Our first report on public-private partnerships-Are Public-Private Partnerships a Good Choice for U.S. Highways?-identified several important conditions that affect PPP agreements in other studies (Bult-Spiering and Dewulf 2006; Doi 2002; Lockwood, Verma, and Schneider 2000) (Table 2-1). It is still too early to evaluate many PPP projects in the US and other countries for the two main reasons. First, many of the projects have been recently initiated and have not yet reached their agreement ending dates. Second, it is likely that the conditions that lead to a successful project vary depending on a number of factors, including the economic climate, legislative barriers, policy-makers' willingness to undertake PPPs, and the prevailing cultural attitudes toward private involvement in public sector affairs (Apogee Research 1995; Mackie and Smith 2005; Sawyer 2005; Ward and Sussman 2006).

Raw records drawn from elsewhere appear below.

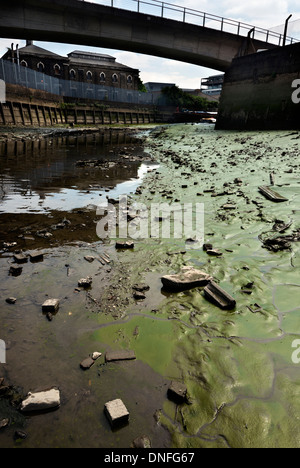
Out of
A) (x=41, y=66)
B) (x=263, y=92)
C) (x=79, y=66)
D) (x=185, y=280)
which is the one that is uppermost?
(x=79, y=66)

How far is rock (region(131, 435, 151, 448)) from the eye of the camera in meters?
1.71

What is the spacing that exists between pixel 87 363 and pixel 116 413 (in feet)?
1.90

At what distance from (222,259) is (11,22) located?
26.2 meters

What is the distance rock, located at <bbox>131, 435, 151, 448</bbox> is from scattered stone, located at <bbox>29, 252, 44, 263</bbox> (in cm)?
286

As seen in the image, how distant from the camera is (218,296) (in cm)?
315

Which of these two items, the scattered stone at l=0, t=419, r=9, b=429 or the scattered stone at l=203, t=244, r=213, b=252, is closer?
the scattered stone at l=0, t=419, r=9, b=429

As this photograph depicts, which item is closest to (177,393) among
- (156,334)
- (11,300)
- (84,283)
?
(156,334)

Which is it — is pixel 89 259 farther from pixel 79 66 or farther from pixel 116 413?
pixel 79 66

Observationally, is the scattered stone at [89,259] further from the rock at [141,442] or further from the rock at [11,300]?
the rock at [141,442]

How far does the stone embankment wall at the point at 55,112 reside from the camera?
24.1 m

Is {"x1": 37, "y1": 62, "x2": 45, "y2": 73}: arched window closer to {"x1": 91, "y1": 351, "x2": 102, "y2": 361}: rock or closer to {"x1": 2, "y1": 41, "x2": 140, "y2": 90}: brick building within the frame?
{"x1": 2, "y1": 41, "x2": 140, "y2": 90}: brick building

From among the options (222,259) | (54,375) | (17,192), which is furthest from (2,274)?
(17,192)

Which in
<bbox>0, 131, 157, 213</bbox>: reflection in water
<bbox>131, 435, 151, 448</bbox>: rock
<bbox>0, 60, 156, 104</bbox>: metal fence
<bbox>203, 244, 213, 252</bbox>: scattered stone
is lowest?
<bbox>131, 435, 151, 448</bbox>: rock

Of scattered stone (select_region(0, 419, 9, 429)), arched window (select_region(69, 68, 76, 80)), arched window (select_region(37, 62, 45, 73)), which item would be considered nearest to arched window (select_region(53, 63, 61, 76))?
arched window (select_region(37, 62, 45, 73))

In this paper, we review past U.S. legislation to promote and/or limit PPPs on transportation projects in order to evaluate their relationship with the recent planning and implementation of highway projects through PPPs. We also carefully examine existing state legislation that address issues on economics, public finance, and governance as well as technical details of PPPs in order to provide an overview of the status of legislative settings pertinent to PPPs in the US. In the next section, we review the significance of legislative settings in facilitating PPPs. In section three, we discuss current federal legislation for PPPs in the United States, and how this legislation shapes PPP projects. In the fourth section, we define different types of PPP legislation and examine what types, allowances and limitations are in place by state. We will look at legislation governing all stages of a PPP project, from project selection through tolling management.